Read former Pickens County Sheriff David Abston’s federal indictment below.

Between 2014 and 2018, he received more than $400,000 for that purpose.

"During that same period, Abston -- like many sheriffs in Alabama -- had a practice of keeping for himself any food allowance money that he did not spend to feed inmates," the news release said.

While receiving the government funds to feed Pickens County's inmates, Abston talked leaders at Highland Baptist Church of Gordo, where he was a member, into allowing him to set up a bank account to establish a church food pantry, in partnership with the West Alabama Food Bank. According to Town, the Tuscaloosa-based food bank collects donations of food and distributes it to its partners, which include churches, food pantries and soup kitchens in nine of Alabama's western counties.

"The criteria for a church's partnering with WAFB include a requirement that the church use the food it receives solely to serve the ill, needy or infants," Town's news release said. "In turn, WAFB provides food to its partner agencies for a nominal fee to help cover the costs of food maintenance and storage."

The indictment against Abston states that he set up the account for the food pantry, assigning himself as the sole signatory for the account. Between 2014 and 2018, he wrote more than $50,000 in checks from his own bank account to that of the church food pantry.

In turn, he wrote more than $50,000 in checks from the food pantry account to the food bank in exchange for food.

Abston used a significant portion of that food to feed the inmates at the jail -- not the ill, needy or infants, as the food bank’s policy required, the indictment states.

He was charged with filing false tax returns because he failed to report all of his income for the 2015 and 2016 tax years, Town said.

Read former Pickens County Sheriff David Abston’s plea agreement below.

As part of his plea agreement, Abston agreed to immediately resign from his position as sheriff of Pickens County, court records show. He also agreed to pay restitution to the victims, as determined by the court at sentencing.

He also agreed to pay restitution for taxes due for 2015 and forfeit a total of more than $51,000.

Abston faces up to 20 years in prison and a fine of up to $250,000 on the wire fraud charge. The false tax return charge comes with a maximum of three years in prison and a fine of up to $100,000.

Harless, who was sworn in as sheriff as soon as Abston resigned Friday, told the News one of his first priorities in his new office would be to call for an audit of the department's finances.

"To make sure the public knows what's going on and we're not trying to hide anything," Harless told the newspaper.

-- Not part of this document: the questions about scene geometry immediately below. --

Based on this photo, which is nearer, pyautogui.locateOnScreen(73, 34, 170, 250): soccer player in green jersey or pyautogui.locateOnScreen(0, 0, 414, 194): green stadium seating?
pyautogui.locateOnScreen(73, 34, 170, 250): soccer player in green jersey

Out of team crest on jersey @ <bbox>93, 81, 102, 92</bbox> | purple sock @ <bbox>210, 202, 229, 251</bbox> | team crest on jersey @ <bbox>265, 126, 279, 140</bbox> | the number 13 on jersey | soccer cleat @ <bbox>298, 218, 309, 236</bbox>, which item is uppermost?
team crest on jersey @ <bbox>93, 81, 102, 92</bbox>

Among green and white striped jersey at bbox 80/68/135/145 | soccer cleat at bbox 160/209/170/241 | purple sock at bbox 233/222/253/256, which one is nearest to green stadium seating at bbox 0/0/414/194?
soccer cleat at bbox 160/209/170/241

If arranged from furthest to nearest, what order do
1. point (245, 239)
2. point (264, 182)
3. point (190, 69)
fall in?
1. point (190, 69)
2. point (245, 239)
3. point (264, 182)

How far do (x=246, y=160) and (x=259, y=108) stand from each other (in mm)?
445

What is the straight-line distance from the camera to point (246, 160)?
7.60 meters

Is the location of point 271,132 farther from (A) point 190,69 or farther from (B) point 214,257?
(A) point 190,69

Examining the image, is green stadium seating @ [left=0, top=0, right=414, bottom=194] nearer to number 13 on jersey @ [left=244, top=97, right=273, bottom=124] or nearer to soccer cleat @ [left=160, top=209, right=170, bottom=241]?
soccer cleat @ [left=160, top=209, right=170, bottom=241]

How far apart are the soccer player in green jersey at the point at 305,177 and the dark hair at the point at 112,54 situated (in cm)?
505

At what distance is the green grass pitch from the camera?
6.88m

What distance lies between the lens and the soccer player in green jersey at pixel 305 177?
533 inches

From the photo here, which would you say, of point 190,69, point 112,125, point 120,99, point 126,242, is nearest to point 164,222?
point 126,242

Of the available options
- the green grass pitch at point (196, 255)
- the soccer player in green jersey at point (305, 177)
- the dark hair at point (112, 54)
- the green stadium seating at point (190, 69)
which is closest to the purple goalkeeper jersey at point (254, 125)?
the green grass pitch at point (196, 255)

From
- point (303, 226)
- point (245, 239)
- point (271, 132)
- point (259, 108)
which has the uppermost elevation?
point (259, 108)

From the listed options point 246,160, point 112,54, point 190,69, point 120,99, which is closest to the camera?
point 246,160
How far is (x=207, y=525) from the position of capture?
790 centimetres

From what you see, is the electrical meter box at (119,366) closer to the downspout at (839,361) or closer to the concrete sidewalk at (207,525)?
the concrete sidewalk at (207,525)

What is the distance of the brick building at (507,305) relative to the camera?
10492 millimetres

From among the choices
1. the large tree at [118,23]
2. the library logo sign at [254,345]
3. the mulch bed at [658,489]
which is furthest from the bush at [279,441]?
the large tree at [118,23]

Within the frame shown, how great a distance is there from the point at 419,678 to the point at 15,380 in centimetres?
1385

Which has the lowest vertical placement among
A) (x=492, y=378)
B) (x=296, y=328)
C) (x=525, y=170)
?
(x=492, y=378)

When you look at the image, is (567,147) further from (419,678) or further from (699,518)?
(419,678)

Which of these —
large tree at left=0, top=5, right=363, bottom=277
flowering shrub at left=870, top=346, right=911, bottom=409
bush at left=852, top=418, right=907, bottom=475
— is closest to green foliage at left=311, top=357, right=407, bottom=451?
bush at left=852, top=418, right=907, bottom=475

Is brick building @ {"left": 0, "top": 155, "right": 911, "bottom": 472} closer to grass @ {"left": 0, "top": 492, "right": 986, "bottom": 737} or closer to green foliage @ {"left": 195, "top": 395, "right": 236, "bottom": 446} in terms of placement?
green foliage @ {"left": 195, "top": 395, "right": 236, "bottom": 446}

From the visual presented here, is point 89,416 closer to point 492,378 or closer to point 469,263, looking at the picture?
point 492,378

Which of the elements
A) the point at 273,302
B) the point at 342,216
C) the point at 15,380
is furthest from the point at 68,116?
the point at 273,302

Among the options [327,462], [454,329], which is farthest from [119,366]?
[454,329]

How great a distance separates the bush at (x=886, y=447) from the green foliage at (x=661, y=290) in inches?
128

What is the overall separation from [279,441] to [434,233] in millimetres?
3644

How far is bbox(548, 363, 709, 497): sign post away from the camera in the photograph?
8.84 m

Abston is not the first Alabama sheriff to face scrutiny in recent years over taking advantage of the state law allowing sheriffs to pocket excess funds from jail feeding coffers. Last year, former Etowah County Sheriff Todd Entrekin became known nationwide as the "Beach House Sheriff" after an AL.com investigation into his department's finances showed that, over three years, Entrekin had kept more than $750,000 worth of local, state and federal funds allocated to feed inmates in the Etowah County Jail, located in Gadsden.

Entrekin and his wife bought a beach house in Orange Beach in September 2017 worth $740,000.

Entrekin, who lost his bid for reelection in November, found himself under federal and state investigation last summer over his pocketing of the funds, AL.com reported.

While Alabama law allowed Entrekin to keep excess funds, lawyers and law professors told the news site in December that the former lawman likely broke federal law by keeping the jail food money.

The Alabama Legislature has since passed a law prohibiting sheriffs from keeping funds set aside to feed state inmates.